Of all Danish chairs, several have reached the status of design icons, symbolizing the Scandinavian look in all of its allure. Two of them — The Round Chair by Hans Wegner, and the Chieftain Chair by Finn Juhl, both designed in 1949 have a lot i common. A new book by art historian Maggie Taft, The Chieftain and the Chair: The Rise of Danish Design in Postwar America, sheds a new light on the golden age of Danish Modern through examining those two iconic chairs. She tells the story of their conceptions, fabrications, and how they were marketed to American middleclass model homes and department stores, while touching on the political and cultural contexts that they were made in—the background of the creative and urban fabric of Copenhagen. In her book, she investigates the flood of copies across the market and examines the success it achieved as it was promoted by fabricators, designers, distributors, and the leading tastemakers of the day.
The two heroes in this book, the Chieftain Chair, and the Round Chair—nicknamed The Chair—both exquisite, innovative, timeless design masterpieces that were not made for mass production, but rather crafted by skilled cabinetmakers as showpieces. Both were introduced at the annual exhibition of the Copenhagen Cabinetmakers’ Guild Exhibition, Denmark’s a furniture show and competition that ran up until 1966, perceived as a vehicle for showcasing innovation and the emergence of the furniture movement. Yet, the two could not be more different. Each has its own personal aesthetics, demonstrating that the Danish look was not defined by a style, but rather by an approach, mode, and spirit. This fascinating book makes a great addition to the literature of modern design and the small scale of the book makes it possible to carry. Taft analyzes the chairs across the board. Since their inception, they have been recognized for their greatness. The Chieftain Chair was described in the New York Times as a “status chair,” and The Chair was famously featured in 1960 during the first televised US presidential debate between Richard Nixon and John F. Kennedy, seen by the millions. Both candidates were seated on The Chair,described by Magazine Interior as “The most beautiful chair in the world.”
The Chieftain Chair looks more like a tribal throne than a Danish modern chair. I remember visiting Finn Juhl’s house last summer; the furniture designer lived in a suburb of Copenhagen, where he built his home 1942, just 7 years before designing his iconic chair. The Chieftain Chair stands in the living room of this small, humble house, which was planned according to the scale of mid-century residential homes. The oversized chair somehow works, and works well, as if it receives the legitimacy from the architecture itself to be defined as modern. While his peers sought to create furniture to conform to small apartments in the form of tiny pieces—folded down pieces from the wall, and multipurpose furniture—Juhl dared to push boundaries and created this statement piece. When a journalist suggested calling it “King’s Chair” after King Frederick IX who sat on it at the exhibition’s opening, Juhl instead chose a title that suggested a romantic and primitive authenticity. Wegner, on the other hand, created The Chair as a pure, simple, and organic form as a collaboration with cabinetmaker Johannes Hansen, who crafted this complicated structure in his tiny workshop.

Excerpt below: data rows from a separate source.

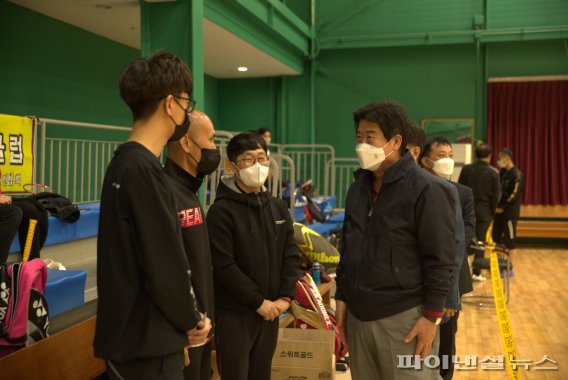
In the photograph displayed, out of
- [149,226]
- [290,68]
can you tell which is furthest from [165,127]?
[290,68]

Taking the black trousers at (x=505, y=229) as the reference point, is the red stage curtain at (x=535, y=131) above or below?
above

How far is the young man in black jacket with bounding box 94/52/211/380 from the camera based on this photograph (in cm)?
160

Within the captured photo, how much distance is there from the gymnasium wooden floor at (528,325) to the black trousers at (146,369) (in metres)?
2.63

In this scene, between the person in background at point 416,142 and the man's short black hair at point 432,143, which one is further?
the man's short black hair at point 432,143

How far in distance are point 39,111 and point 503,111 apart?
26.4 ft

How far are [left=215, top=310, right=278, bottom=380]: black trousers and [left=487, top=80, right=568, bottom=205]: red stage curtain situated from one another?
9.10m

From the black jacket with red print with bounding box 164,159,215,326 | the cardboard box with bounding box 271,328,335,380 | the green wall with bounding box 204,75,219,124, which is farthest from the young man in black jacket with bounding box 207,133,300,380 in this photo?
the green wall with bounding box 204,75,219,124

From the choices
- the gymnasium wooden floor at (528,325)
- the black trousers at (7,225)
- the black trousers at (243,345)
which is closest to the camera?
the black trousers at (243,345)

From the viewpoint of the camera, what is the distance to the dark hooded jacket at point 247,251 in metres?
2.61

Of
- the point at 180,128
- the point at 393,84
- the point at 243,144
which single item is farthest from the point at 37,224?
the point at 393,84

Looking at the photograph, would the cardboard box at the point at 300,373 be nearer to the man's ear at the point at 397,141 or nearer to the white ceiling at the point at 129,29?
the man's ear at the point at 397,141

We learn that Danish Modern’s rise in popularity was mainly due to the government perceiving design as a tool for commercial and industrial progress, similarly to the way Germany advanced design in the interwar period. The Danish look was cemented as the preferred look for the mid-century American home, and it achieved this status through the support of the local government and professional organizations who invested in strategies and development of export while also initiating exhibitions, showcases, and publicity through editorials.
Today, and in since 2000, mid-century Danish furniture has had a strong presence in the marketplace for 20th-century design, given a new identity in the world of curated interiors and advanced by a handful of galleries and auction houses which have developed and encouraged connoisseurship. It is hard to believe today that for the decades prior to the turn of the millennium, Danish furniture had lost its cache and relevance, pronounced to be dead and outdated. In the postwar years, Danish was perceived as clean, cool, and young, but since the early 2000s it has emerged as a player in the assembly of furniture in chic interior spaces, fitting in next to French midcentury, contemporary, and other varieties of easily recognizable 20th-century design masterpieces. While the book’s primary focus is Danish furniture, its ultimate benefit to the reader is the way it guides us to look at furniture; not simply as pieces that fulfill function, but as cultural treasures with a fascinating narrative.